| Re 1) Mea culpa - I saw the OpenGL part in the article and didn't read it carefully. Re 2) Do you find it normal that an audio plugin now spends more time rendering its UI using a CPU renderer than processing audio? That physically based rendering, normal maps and what not are not free lunch! Yes, 100MB disk space is a lot, but why to have that silly skeuomorphic UI in the first place? Drop it and you won't need those 100MB of textures. Or do you believe that the user is so dumb that they won't recognize a knob from a button unless it is shiny, knurled and properly lit? Re 3) This is not about being polite but about calling poor engineering decision out for what it is. So I am standing behind my comment. Re 4) " We are not after photo-realism.
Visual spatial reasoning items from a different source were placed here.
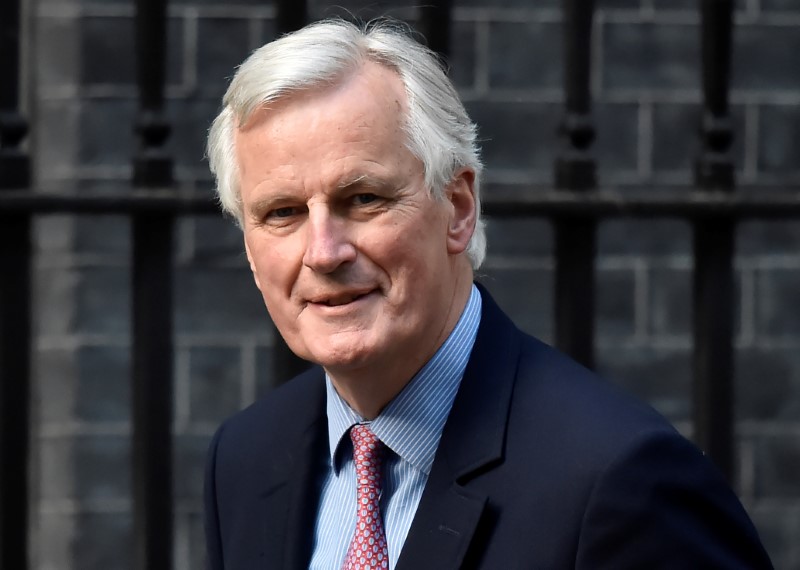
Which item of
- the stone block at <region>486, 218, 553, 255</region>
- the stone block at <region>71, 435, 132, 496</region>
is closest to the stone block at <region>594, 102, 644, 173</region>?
the stone block at <region>486, 218, 553, 255</region>

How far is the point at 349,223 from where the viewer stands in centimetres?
237

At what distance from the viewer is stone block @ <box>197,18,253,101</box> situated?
13.5 ft

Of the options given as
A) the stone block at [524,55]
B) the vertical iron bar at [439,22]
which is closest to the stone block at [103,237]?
the stone block at [524,55]

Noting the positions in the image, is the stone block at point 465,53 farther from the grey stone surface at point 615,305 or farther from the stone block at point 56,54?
the stone block at point 56,54

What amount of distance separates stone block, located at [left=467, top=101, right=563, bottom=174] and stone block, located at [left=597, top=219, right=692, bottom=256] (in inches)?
10.1

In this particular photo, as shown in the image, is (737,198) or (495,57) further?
(495,57)

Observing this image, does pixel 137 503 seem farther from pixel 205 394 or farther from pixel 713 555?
pixel 713 555

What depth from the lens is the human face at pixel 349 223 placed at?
2334 millimetres

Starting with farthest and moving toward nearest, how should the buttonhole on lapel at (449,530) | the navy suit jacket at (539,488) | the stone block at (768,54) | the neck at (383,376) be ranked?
the stone block at (768,54)
the neck at (383,376)
the buttonhole on lapel at (449,530)
the navy suit jacket at (539,488)

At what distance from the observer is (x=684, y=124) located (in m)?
4.21

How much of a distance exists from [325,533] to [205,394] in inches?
65.4

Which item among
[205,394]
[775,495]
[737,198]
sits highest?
[737,198]

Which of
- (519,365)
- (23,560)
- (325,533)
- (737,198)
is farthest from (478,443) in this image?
(23,560)

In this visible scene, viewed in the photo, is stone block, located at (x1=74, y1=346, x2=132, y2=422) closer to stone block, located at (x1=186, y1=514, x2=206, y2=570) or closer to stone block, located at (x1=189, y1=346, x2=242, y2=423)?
stone block, located at (x1=189, y1=346, x2=242, y2=423)
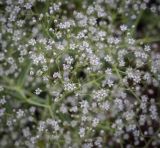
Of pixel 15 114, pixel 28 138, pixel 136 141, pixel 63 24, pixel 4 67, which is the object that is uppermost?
pixel 63 24

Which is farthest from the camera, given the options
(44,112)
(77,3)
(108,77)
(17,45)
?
(77,3)

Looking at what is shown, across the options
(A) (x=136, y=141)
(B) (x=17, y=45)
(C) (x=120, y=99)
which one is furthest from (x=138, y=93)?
(B) (x=17, y=45)

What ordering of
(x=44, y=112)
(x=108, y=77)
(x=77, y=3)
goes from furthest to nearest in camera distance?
1. (x=77, y=3)
2. (x=44, y=112)
3. (x=108, y=77)

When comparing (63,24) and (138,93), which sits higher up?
(63,24)

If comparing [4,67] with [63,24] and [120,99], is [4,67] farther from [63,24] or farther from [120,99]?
[120,99]

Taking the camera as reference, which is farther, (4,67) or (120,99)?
(4,67)

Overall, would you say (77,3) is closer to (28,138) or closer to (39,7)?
(39,7)
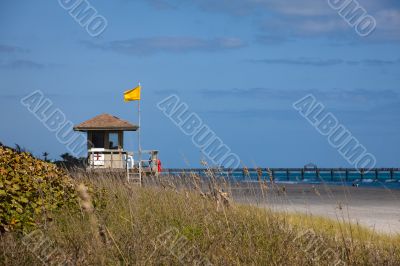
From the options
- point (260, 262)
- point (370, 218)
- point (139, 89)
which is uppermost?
point (139, 89)

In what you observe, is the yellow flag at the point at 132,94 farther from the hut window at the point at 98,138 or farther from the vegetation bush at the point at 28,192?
the vegetation bush at the point at 28,192

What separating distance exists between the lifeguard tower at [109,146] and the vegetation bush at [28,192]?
81.6 feet

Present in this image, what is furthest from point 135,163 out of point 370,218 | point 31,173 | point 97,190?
point 31,173

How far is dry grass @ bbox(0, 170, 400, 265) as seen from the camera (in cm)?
794

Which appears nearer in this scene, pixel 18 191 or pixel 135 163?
pixel 18 191

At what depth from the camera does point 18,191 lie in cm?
1030

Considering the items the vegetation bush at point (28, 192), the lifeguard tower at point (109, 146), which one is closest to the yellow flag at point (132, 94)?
the lifeguard tower at point (109, 146)

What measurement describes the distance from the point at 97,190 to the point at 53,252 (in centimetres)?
617

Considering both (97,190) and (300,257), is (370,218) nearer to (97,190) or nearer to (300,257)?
(97,190)

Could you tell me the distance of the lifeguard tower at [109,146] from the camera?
37.8m

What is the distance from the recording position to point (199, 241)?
30.5 feet

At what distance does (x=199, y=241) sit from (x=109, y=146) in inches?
1208

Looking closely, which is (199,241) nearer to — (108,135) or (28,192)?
(28,192)

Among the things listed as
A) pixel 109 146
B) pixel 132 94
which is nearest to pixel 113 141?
pixel 109 146
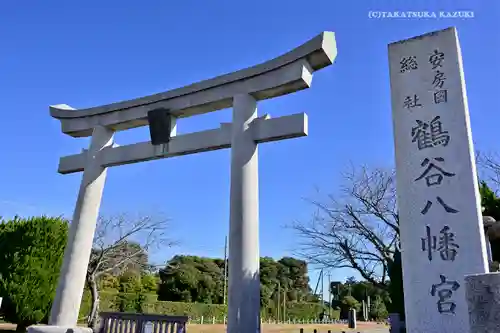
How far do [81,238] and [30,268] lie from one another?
5.67m

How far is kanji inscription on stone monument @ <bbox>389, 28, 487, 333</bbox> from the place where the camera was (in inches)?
183

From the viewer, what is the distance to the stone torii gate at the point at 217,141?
6.19 m

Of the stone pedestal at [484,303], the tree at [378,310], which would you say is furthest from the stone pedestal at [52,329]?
the tree at [378,310]

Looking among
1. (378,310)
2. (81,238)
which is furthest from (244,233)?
(378,310)

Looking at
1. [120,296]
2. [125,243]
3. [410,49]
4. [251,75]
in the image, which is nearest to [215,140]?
[251,75]

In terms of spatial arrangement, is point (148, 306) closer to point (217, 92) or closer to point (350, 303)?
point (217, 92)

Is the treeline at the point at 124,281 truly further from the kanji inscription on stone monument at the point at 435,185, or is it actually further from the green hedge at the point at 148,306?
the kanji inscription on stone monument at the point at 435,185

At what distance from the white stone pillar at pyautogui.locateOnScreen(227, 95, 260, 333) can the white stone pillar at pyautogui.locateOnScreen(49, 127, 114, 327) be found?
334cm

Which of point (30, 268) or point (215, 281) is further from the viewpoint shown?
point (215, 281)

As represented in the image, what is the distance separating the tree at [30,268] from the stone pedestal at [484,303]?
12.5 metres

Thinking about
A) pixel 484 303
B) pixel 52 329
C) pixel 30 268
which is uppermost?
pixel 30 268

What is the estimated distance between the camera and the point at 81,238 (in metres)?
7.90

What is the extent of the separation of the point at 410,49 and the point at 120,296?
2210cm

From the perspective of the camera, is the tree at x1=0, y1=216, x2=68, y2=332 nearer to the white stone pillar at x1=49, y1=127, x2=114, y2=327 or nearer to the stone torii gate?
the stone torii gate
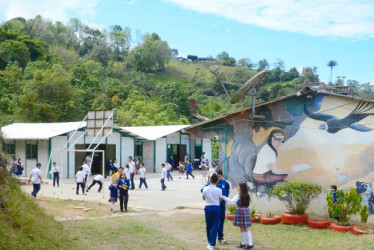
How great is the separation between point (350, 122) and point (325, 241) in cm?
417

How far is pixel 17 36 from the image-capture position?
6250 cm

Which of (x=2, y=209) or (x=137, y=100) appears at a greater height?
(x=137, y=100)

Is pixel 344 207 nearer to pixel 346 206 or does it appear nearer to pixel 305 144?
pixel 346 206

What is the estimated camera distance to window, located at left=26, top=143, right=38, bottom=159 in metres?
29.3

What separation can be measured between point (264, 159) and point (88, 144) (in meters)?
19.0

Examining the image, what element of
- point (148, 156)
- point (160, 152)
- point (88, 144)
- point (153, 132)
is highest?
point (153, 132)

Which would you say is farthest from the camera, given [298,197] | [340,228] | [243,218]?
[298,197]

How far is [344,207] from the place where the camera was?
11.6 metres

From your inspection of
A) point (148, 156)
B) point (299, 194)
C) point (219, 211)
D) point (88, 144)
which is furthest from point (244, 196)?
point (148, 156)

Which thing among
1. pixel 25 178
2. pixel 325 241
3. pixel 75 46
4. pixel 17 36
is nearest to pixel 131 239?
pixel 325 241

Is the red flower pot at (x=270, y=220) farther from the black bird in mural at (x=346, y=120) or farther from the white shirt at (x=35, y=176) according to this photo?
the white shirt at (x=35, y=176)

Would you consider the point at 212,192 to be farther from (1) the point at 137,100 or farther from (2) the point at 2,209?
(1) the point at 137,100

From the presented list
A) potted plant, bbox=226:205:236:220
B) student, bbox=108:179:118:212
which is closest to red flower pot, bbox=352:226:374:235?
potted plant, bbox=226:205:236:220

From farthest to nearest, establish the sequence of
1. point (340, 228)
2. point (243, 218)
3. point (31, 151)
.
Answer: point (31, 151) → point (340, 228) → point (243, 218)
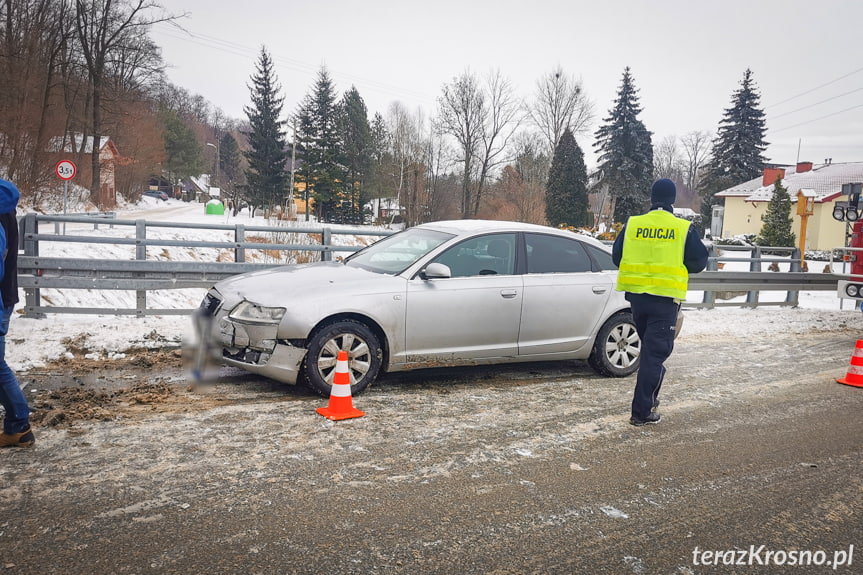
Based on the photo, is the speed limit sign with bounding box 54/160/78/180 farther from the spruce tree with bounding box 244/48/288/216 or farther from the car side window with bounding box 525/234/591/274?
the spruce tree with bounding box 244/48/288/216

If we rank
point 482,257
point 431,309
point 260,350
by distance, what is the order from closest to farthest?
point 260,350 < point 431,309 < point 482,257

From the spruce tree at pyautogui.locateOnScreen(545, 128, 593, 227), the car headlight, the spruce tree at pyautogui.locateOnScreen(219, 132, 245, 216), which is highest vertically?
the spruce tree at pyautogui.locateOnScreen(219, 132, 245, 216)

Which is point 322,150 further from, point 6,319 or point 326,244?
point 6,319

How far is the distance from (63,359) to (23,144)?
2924 centimetres

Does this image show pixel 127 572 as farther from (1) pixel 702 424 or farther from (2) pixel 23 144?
(2) pixel 23 144

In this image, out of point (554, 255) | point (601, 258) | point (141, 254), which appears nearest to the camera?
point (554, 255)

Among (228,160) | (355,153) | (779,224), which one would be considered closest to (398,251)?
(779,224)

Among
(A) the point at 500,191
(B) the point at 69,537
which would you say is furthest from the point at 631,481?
(A) the point at 500,191

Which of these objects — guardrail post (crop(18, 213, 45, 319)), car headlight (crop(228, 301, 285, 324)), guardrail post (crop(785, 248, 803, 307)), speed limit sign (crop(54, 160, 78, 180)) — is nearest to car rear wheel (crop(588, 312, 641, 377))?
car headlight (crop(228, 301, 285, 324))

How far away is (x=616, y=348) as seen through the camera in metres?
7.11

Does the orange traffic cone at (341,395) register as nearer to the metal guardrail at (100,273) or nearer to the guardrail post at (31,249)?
the metal guardrail at (100,273)

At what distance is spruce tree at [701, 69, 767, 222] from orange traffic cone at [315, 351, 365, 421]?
2290 inches

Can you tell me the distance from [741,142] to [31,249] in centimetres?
5895

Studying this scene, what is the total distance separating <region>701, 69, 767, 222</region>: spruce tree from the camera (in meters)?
55.1
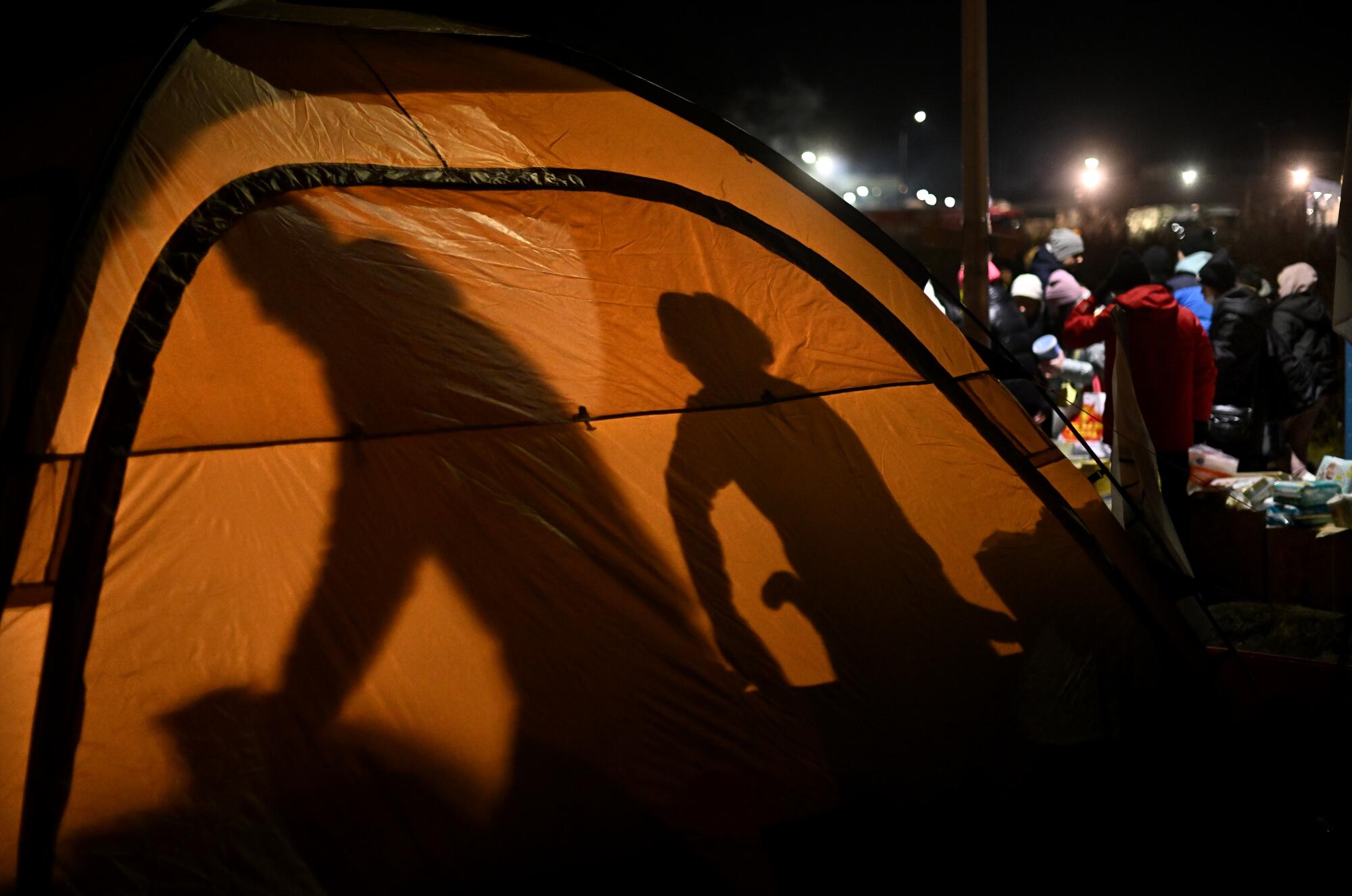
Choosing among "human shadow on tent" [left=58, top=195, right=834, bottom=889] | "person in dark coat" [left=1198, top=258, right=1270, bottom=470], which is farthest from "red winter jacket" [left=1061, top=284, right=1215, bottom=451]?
"human shadow on tent" [left=58, top=195, right=834, bottom=889]

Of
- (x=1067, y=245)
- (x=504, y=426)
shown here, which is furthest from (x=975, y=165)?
(x=1067, y=245)

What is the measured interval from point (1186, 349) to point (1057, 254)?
447 centimetres

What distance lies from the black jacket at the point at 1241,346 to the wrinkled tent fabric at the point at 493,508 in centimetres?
422

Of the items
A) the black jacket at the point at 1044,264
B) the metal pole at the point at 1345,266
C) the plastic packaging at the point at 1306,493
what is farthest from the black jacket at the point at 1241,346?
the metal pole at the point at 1345,266

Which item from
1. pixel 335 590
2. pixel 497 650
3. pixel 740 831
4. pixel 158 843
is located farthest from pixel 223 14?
pixel 740 831

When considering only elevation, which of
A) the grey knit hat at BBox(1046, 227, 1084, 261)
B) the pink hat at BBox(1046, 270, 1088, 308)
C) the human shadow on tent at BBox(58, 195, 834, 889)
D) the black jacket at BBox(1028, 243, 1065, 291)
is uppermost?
the grey knit hat at BBox(1046, 227, 1084, 261)

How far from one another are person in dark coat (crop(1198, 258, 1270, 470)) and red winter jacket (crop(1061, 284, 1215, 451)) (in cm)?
158

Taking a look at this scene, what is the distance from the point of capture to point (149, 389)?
2.56m

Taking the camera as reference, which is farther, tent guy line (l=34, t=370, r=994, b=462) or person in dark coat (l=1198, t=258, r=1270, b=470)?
person in dark coat (l=1198, t=258, r=1270, b=470)

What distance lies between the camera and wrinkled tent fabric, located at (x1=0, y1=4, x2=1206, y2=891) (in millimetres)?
2408

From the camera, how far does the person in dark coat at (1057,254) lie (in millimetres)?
9469

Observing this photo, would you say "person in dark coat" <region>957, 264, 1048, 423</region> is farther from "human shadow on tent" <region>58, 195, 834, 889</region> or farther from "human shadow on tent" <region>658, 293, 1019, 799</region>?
"human shadow on tent" <region>58, 195, 834, 889</region>

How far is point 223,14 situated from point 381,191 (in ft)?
2.68

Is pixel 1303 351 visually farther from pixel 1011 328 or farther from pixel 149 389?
pixel 149 389
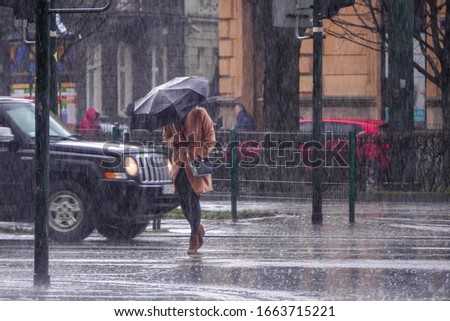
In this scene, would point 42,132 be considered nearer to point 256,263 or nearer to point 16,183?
point 256,263

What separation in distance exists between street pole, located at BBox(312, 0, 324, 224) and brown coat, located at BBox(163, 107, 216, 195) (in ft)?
13.2

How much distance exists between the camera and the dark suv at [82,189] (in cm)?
1642

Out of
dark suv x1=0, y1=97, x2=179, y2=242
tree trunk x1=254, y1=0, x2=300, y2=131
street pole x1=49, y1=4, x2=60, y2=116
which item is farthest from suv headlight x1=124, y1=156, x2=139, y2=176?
tree trunk x1=254, y1=0, x2=300, y2=131

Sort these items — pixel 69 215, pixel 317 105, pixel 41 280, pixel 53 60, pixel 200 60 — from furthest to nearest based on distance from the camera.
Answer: pixel 200 60 → pixel 53 60 → pixel 317 105 → pixel 69 215 → pixel 41 280

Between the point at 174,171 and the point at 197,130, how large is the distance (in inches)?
19.2

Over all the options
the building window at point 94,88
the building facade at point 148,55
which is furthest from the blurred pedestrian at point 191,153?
the building window at point 94,88

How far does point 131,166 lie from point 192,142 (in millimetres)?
2094

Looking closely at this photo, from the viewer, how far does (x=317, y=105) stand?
1853 centimetres

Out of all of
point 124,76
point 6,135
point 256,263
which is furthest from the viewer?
point 124,76

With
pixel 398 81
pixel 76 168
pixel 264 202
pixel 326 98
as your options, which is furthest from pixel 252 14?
pixel 76 168

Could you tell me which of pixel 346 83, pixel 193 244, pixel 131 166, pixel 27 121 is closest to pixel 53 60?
pixel 27 121

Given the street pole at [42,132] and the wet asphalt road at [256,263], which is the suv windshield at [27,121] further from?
the street pole at [42,132]

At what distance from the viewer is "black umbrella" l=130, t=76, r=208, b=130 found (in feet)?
48.0

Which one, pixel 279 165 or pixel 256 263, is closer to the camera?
pixel 256 263
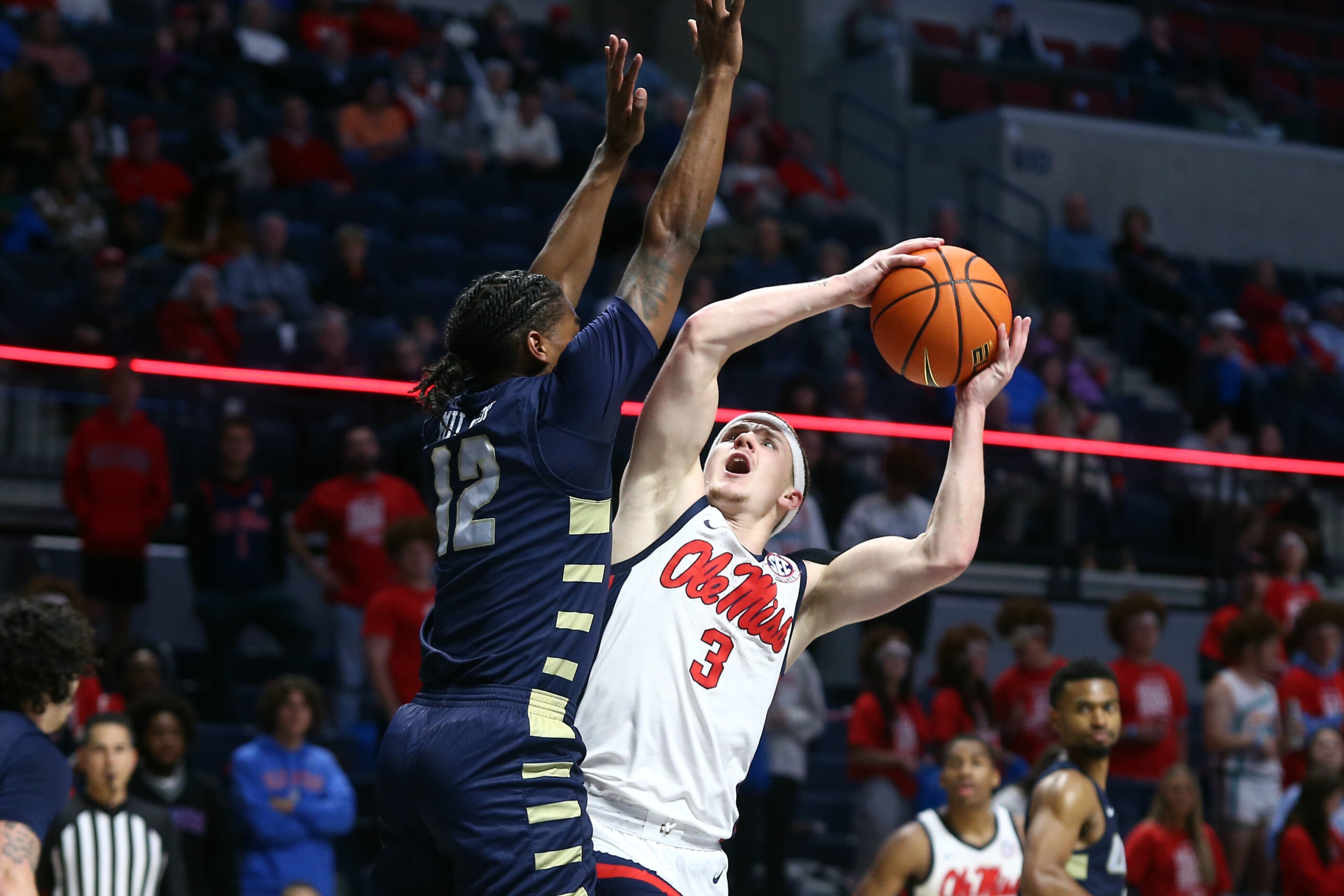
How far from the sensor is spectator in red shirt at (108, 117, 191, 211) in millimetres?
10977

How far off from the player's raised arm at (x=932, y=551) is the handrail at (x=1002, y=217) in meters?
12.0

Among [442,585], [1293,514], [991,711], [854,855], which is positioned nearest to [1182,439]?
[1293,514]

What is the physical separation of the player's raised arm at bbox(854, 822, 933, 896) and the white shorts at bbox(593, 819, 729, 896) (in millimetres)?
3292

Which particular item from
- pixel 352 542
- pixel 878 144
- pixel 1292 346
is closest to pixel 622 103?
pixel 352 542

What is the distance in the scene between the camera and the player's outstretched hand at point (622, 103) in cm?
381

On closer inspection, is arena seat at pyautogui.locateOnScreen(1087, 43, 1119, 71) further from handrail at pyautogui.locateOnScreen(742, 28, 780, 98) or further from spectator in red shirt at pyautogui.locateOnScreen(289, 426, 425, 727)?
spectator in red shirt at pyautogui.locateOnScreen(289, 426, 425, 727)

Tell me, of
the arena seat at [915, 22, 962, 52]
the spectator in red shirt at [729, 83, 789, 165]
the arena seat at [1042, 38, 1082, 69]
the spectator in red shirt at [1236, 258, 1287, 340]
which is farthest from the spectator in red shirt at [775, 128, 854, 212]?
the arena seat at [1042, 38, 1082, 69]

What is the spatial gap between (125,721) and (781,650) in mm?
3531

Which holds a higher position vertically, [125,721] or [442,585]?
[442,585]

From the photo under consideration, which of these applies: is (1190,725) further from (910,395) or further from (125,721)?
(125,721)

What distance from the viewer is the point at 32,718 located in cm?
429

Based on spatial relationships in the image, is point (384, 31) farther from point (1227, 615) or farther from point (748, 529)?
point (748, 529)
Instead natural lighting effect can help getting into a software by making logical groups and also convey value. " So not after photo realism but speaking about "natural lighting effect". Isn't that a bit of a contradiction? And what value is being conveyed exactly? That I am getting a piece of nice, heavy, solid brushed metal? I am not a musician but the ones I know are pretty much all loathing this kind of stuff because it is only consuming loads of resources for no reason and in most cases makes the tools more difficult to use. It is a sound plugin, for heaven's sake, not something to exhibit in a vitrine! Re 5) Well, you don't use OpenGL, correct. My mistake. However, you have reinvented the wheel using software rendering instead, which isn't even hardware accelerated. Not sure what is worse. There is also no "hate speech" to drop. Hate speech has a fairly specific definition. Criticism is not hate speech, thank you. |
I'd like to adress only the technical issue of CPU usage, in which you are a bit right and perhaps we could agree. Software rendering need to be fast too as you guessed.
The optimizations performed is that only subparts of touched elements are redrawn in intermediate buffers (widgets receive the order to redraw in subrects of their positions), mipmapping (SSE2) is used to help with glow and shadows, tiling and multithreading are used, and the output of PBR is cached. For realtime feedback like spectrograms, the system has a bypass channel in which case the lighting calculation is just a copy. This is what is used for realtime feedback at 60fps, no PBR is computed then. That still leaves big PBR widgets which can be invalidated at once.
It's still not at the level of quickness I wan't it to be (Issue #127), you may have the problem that while turning a big knob - in which caching doesn't help - Crackles may occur. I'm pretty confident it can be solved completely when #127 is fixed and lighting is more SIMD and less shader-like.
So it's an ongoing process of making this rendering faster, however the rewards in my opinion are numerous (and there we get in debatable material so I won't disgress).